▶ **Document excerpt**:
::::

My parents' grave at the Naval Academy |
As November comes to a close, I'm thinking about how I want to keep Advent. Every month the Catholic calendar invites us to reflect on something special in the Christian life. For November, it was remembering the dead and I decided to go to a cemetery every day and pray the chaplet of the Sacred Heart. "O sweetest Heart of Jesus I implore that I may ever love Thee more and more." I only missed a few days and visiting cemeteries made me acutely aware of the shortness of life and the reality of death.
The longest life I found was a gentleman in a cemetery near my house who lived to the age of 110, but most in the graveyard lived far fewer years. Many died years before my current age. There were graves of young people in the prime of life. I wondered how they died. There were graves for babies who lived only a few days, and I thought of the grief of their parents as they laid their little ones in the cold ground and I prayed for their comfort. It was a month of mourning with plenty of tears -- for the loss of my own family and friends and for all the strangers many with names well-known in our little town.
At the cemetery in downtown Woodstock behind Massanutten Military Academy where my brother is buried, there's a grave of a little child. It's well decorated with a Christmas tree, toy trucks, a train, plastic animals, and blocks. It was overgrown with weeds and vines traveling up into the Christmas tree. I spent ten minutes pulling them up. There is something too too sad about an untidy resting place for a little one.
Now that November is ending, I'm thinking about Advent. How do I want to keep this season well in preparation for the coming of our Lord? Certainly I'm going to go to daily Mass and pray the rosary every day. That's part of our regular routine all year round. I also ran off the prayers for the St. Andrew novena which began yesterday. For this month, it will take the place of the perpetual novena we pray every night for our family. We will offer the St. Andrew novena for them instead. I also plan to be more faithful to the prayers in my Magnificat as well -- to make a circle of prayer from morning to evening.

::::

(Dataset entries)

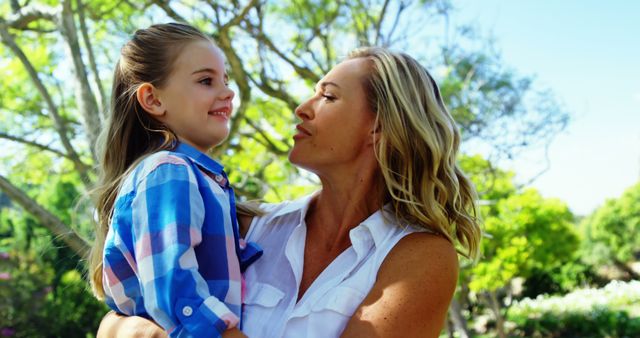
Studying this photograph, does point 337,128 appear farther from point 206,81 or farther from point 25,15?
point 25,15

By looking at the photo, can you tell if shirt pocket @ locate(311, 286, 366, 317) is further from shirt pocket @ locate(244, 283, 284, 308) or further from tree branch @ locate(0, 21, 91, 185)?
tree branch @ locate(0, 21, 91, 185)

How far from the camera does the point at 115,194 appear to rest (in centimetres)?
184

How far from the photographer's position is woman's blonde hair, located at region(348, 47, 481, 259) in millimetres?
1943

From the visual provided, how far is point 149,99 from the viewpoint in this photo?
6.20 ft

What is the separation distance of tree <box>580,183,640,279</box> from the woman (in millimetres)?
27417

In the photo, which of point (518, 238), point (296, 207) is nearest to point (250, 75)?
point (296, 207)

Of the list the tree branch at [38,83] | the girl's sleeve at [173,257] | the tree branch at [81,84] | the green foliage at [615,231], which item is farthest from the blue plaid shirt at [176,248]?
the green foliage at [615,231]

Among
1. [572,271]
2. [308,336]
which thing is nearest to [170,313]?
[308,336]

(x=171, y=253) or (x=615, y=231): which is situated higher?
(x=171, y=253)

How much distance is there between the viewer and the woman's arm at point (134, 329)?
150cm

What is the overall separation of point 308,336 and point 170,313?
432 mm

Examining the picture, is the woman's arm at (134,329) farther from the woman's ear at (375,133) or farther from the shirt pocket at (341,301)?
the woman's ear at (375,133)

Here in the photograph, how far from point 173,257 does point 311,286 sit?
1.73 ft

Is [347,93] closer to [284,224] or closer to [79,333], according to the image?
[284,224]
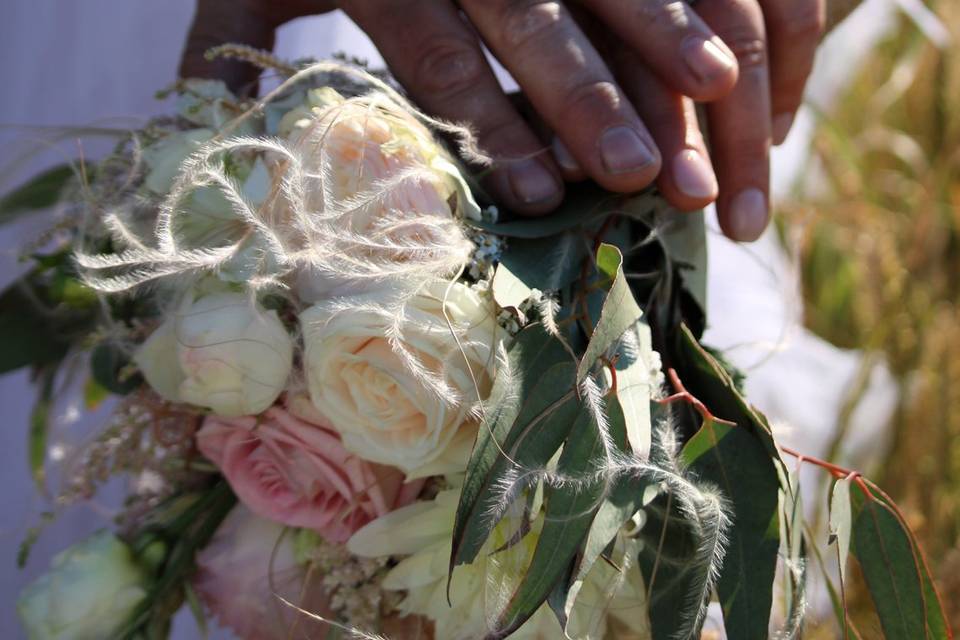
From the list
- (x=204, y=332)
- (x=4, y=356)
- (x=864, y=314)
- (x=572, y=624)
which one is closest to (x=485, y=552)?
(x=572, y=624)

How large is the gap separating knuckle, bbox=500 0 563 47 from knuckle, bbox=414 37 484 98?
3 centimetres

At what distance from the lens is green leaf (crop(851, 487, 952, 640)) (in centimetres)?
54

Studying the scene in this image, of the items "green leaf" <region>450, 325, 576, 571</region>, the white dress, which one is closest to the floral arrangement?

::::

▶ **Apply what you read**:
(1) Update the reflection on November cemetery visits from "The longest life" to "our little town.", putting "churchyard" in place of "graveyard".
(2) Continue the reflection on November cemetery visits and keeping Advent, picking up after its final sentence.
These records come from a separate source.

▶ **Task responses**:
(1)
The longest life I found was a gentleman in a cemetery near my house who lived to the age of 110, but most in the churchyard lived far fewer years. Many died years before my current age. There were graves of young people in the prime of life. I wondered how they died. There were graves for babies who lived only a few days, and I thought of the grief of their parents as they laid their little ones in the cold ground and I prayed for their comfort. It was a month of mourning with plenty of tears -- for the loss of my own family and friends and for all the strangers many with names well-known in our little town.

(2)
I haven't decided yet what sacrifices I want to make. I keep considering the possibility of giving up coffee, but fear my own weakness. Would I really persevere? I could give up cream, but then I might as well give up the coffee too. Or should I choose something I'm more confident I will actually do? Perhaps sweets. That would be hard as well with a big box of chocolate-covered shortbread on top of the refrigerator. Of course, I could put it in the freezer...out of sight out of mind. I think I'll do that.
What I want to do most, however, is to keep the coming of the Lord in front of my mind's eye throughout the day. I want to walk the 90 miles from Nazareth to Bethlehem with Mary and Joseph. I have a book with pictures of the Holy Land. I think perhaps I'll look at the photos and imagine how it must have been on that long, weary journey.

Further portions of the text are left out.